書き留めておくほど重くはないけれど、忘れてしまうと悔いが残るような日々の想い。
気分の流れが見えるかな。

「コヨーテ・ソング」 12/1 楕円堂

2007-12-03 20:21:48 | 
構成・演出:宮城聰
作曲:原田敬子
出演
演奏:加藤訓子(パーカッション、マリンバ)
ダンス:康本雅子
朗読:SPAC
朗読作品:「同行二人」「コヨーテ、妊娠する」「風一陣」
(以上、伊藤比呂美 『コヨーテ・ソング』より)



アフタートークにダンサーが現れず。
消耗しきったのだという。
2日目はどうだったのだろう。

しかしまぁ、さもありなん、と言う舞台でした。


声、言葉、文字。
身体。音楽。


詩人の言葉。
他者が作り出した言葉を、演出家と作曲家が読み解き、移し換える。

それを正確に再現する身体。

異様な緊張感。

「演出」の内でもあったのかもしれないけれど、加藤訓子(出演者の中で唯一、前にも見たことのある人)の表情も何かしら悲壮感があり(というか、実際やつれてませんでした?)。

朗読も演技であること。

演出家は、異化作用の話をしたように思うのだけれど、そこに届いていたかどうか。
詩の言葉の力をどう声にするか、と言う話は、戯曲とはまた異なる。


身体は、朗読と音楽に添う身体は、言語(の意味)を実体化する「演技」をするわけではないし、音楽(あぁ、作曲家が自己の音楽の多義性に関して特権的な発言をしていたのは、気負いも自信もあるのだろうけれど、共演者に対してどうなんだろうなぁ、と思いましたよ)もまたしかり。

しかし、それを、あらかじめ身体に記憶させ、寸分の狂いもなく再現することというのは、自分の身体性との格闘を強いるわけで。

消耗戦。


たとえば、詩だけをあらかじめ役者・踊り手・演奏者に渡しておいて、いきなりぶっつけで上演したらどうなるだろう、と言う方に興味が行った。
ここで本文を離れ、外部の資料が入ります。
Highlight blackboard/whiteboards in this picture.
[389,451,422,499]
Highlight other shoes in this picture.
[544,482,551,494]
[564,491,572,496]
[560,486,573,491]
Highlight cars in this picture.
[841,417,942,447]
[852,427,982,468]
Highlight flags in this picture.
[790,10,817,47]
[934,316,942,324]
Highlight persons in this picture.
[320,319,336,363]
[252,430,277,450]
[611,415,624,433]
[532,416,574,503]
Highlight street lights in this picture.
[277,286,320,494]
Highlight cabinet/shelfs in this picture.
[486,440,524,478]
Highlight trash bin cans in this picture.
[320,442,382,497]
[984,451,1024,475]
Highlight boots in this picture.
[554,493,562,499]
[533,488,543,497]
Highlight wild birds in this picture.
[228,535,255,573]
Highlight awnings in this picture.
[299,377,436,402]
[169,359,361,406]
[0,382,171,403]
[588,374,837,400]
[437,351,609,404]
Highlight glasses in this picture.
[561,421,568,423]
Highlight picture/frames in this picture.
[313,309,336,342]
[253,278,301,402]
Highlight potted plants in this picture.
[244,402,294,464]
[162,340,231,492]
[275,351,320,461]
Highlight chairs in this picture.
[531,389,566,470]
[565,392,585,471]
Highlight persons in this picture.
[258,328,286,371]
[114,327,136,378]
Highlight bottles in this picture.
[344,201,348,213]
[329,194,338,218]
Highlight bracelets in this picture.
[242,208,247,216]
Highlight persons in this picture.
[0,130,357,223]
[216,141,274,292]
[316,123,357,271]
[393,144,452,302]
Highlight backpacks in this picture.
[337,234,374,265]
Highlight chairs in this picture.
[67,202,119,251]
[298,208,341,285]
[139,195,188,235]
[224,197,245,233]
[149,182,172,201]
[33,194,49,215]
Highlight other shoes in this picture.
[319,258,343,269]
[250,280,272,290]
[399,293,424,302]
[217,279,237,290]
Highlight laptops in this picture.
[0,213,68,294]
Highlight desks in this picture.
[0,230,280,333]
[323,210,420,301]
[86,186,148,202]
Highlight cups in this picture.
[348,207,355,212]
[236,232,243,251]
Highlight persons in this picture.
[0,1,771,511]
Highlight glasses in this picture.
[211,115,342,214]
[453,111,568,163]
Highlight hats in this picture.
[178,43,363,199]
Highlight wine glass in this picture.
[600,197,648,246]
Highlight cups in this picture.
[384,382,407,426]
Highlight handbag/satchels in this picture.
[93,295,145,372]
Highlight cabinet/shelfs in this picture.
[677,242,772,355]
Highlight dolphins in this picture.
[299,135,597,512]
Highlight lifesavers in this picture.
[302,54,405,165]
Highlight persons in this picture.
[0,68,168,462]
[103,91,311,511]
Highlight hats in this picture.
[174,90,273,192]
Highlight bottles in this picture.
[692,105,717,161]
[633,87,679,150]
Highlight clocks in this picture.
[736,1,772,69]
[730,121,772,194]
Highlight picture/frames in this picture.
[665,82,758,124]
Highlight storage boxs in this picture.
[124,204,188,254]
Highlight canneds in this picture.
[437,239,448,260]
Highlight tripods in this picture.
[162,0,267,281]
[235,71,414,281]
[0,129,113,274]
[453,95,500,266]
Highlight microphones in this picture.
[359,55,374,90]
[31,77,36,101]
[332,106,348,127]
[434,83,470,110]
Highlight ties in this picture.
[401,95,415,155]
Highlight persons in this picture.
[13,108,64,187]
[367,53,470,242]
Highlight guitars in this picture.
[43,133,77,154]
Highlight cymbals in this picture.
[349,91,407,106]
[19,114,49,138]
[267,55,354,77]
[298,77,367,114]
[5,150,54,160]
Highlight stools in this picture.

インタープレイ。

無茶なんだろうけれど、踊り手も、演奏者も、そっちの方が生き生きできたのではないかと思えてしまう。


長いアフタートークで答えのない本質論に持ち込もうとする宮城氏も愉快でした。


それにしても、言葉の力は計り知れず、そこに追いつくのは至難の業。

また改めて、身体と、音と、言葉と、それぞれについて考えさせられた。


しかし逆に言うと、トータルにも、個別にも、「そのもの」が残ってないんだよなぁ。
コヨーテに会えなかった、と言うか。
「良い観客」じゃなかったなぁ。